Is Gilder underrated? Yes, because his gifts and contributions deserve more or less full-time celebration.
After the probably trillions of words that have been devoted to the Israel/Arab conflict, it is no small achievement to approach the matter from a unique vantage point. Gilder's thesis is this: Today's hatred of Israel is feeding off the same poison that has nourished anti-Semitism throughout history -- envy, resentment, and misunderstanding of economics. Gilder asks: "Are you for civilization or barbarism, life or death, wealth or envy? Are you an exponent of excellence and accomplishment or of a leveling creed of troglodytic frenzy and hatred?"
Jewish accomplishment is an undeniable fact of history. Many (Murray included) have speculated about the disproportionate number of Jewish intellectuals, musicians, millionaires, scientists and others. Gilder (a Gentile) is interested less in the why of Jewish excellence than in its consequences. A society that is organized to permit individuals to flourish and to realize their potential (like the United States and post-1980s Israel) will broadly share in the increased prosperity those individuals help to create. A society (or a global system) that misunderstands wealth creation and wishes to level society by penalizing success will make life poorer for everyone.

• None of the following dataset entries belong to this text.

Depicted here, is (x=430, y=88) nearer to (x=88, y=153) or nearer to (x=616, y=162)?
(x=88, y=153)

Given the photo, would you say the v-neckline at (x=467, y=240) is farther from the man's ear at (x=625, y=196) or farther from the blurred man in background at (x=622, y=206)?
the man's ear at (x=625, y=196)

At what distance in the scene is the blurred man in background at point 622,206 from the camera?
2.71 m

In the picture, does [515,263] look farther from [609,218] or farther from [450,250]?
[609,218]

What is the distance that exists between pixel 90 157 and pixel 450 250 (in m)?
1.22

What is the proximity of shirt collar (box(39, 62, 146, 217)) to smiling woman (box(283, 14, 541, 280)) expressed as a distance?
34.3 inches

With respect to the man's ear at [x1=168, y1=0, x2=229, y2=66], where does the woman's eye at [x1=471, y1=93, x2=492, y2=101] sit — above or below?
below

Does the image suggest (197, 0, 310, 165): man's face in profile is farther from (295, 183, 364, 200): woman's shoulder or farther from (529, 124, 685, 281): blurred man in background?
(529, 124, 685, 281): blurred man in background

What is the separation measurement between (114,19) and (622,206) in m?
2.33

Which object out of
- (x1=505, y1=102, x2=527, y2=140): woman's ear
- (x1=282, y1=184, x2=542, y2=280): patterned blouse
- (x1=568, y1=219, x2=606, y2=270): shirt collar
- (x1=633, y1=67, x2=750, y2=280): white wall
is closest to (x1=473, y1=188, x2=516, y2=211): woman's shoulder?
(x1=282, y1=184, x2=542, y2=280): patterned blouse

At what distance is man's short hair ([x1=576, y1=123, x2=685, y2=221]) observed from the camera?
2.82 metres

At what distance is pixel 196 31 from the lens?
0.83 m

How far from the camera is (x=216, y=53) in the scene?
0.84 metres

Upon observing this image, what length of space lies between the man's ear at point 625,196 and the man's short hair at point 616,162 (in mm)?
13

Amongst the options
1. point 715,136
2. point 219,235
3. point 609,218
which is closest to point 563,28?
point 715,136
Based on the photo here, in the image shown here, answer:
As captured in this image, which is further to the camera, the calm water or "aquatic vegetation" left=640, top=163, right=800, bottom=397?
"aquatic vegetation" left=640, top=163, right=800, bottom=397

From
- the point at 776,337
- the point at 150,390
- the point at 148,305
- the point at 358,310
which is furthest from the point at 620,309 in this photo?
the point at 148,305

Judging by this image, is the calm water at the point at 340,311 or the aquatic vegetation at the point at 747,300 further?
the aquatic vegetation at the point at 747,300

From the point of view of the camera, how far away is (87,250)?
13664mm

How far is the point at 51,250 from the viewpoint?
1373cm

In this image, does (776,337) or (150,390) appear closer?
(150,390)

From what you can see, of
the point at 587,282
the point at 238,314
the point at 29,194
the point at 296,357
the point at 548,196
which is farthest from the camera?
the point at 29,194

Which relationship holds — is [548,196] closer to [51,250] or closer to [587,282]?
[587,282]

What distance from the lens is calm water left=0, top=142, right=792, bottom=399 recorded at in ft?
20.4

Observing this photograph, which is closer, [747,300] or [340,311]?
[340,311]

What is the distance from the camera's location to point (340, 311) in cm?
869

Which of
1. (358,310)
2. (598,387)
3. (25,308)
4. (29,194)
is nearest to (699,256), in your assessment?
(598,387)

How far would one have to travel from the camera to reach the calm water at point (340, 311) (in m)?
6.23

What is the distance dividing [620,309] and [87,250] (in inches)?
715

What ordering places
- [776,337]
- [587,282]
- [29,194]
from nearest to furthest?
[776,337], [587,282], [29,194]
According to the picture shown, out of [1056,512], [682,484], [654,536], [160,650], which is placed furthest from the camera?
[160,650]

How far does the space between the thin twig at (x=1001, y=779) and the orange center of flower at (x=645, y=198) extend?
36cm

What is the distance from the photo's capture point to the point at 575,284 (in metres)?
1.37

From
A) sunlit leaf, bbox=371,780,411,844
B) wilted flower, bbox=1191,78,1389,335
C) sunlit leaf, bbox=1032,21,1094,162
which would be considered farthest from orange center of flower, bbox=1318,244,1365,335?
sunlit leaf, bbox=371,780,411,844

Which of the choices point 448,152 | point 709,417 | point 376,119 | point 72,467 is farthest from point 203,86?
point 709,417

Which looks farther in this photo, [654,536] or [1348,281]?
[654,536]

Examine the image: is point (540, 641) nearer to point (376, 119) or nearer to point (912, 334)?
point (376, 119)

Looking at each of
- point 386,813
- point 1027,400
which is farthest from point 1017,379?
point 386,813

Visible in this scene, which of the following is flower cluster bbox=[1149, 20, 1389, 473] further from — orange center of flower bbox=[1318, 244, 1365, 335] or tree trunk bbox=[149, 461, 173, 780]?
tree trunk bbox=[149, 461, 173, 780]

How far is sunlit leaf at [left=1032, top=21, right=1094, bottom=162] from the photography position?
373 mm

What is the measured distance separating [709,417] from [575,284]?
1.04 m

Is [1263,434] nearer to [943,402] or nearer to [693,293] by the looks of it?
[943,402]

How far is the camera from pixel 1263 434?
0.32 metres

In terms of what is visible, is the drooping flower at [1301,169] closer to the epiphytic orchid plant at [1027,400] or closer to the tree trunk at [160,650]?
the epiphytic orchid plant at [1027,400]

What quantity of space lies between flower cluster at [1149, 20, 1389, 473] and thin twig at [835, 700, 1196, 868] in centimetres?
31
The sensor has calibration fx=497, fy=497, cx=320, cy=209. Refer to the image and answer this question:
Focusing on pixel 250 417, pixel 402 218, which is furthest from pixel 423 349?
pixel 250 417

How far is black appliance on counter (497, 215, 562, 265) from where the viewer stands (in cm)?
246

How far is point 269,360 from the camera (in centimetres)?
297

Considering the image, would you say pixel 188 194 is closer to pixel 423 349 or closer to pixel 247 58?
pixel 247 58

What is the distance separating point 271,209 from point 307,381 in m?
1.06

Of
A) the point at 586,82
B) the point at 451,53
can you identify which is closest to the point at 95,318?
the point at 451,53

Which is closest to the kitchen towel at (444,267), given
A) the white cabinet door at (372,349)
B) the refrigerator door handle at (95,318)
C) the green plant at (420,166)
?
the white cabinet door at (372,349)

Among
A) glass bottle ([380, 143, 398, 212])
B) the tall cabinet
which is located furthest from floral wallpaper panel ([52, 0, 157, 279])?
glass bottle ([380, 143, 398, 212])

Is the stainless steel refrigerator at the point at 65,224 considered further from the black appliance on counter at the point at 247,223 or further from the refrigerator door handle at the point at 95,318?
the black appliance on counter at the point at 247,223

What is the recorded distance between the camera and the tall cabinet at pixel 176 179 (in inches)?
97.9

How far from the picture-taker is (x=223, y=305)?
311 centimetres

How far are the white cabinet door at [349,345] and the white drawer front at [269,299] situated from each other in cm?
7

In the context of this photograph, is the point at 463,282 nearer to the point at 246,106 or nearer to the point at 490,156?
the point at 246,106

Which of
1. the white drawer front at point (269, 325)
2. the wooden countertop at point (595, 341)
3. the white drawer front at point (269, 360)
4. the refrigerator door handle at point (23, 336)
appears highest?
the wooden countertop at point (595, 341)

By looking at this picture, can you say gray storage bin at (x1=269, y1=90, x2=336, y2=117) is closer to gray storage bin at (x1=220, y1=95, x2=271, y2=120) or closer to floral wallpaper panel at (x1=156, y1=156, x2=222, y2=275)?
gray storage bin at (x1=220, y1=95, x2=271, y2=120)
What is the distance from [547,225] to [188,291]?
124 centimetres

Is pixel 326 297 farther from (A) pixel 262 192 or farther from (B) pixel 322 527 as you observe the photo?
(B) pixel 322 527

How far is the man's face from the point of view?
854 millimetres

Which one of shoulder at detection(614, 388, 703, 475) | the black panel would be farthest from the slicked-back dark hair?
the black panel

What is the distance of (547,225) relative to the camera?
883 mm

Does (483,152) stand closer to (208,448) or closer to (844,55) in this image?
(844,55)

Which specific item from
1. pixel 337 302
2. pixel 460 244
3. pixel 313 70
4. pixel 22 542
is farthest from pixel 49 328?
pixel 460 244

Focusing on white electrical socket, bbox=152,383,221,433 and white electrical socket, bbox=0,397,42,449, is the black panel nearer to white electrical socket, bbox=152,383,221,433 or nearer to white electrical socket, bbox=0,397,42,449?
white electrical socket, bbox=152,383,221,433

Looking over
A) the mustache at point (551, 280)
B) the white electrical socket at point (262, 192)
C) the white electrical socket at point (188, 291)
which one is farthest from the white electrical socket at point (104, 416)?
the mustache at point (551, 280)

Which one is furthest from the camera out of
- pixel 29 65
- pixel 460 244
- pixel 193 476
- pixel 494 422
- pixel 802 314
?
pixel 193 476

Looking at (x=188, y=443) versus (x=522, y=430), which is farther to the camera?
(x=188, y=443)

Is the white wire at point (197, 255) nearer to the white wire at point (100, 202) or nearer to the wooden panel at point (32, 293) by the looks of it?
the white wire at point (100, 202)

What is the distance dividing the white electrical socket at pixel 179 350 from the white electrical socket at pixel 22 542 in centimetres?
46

Gilder boldly declares that Jewish genius laid the foundation for winning the Second World War and for the post-war prosperity that followed. Jewish refugees from Hitler's Europe provided much of the brainpower for the Manhattan Project. And Jewish geniuses including Albert Einstein, Niels Bohr, Heinrich Hertz, John von Neumann, Richard Feynman, and entrepreneurs like Andy Grove made indispensable contributions to the information technology that forms the scaffolding of modern prosperity.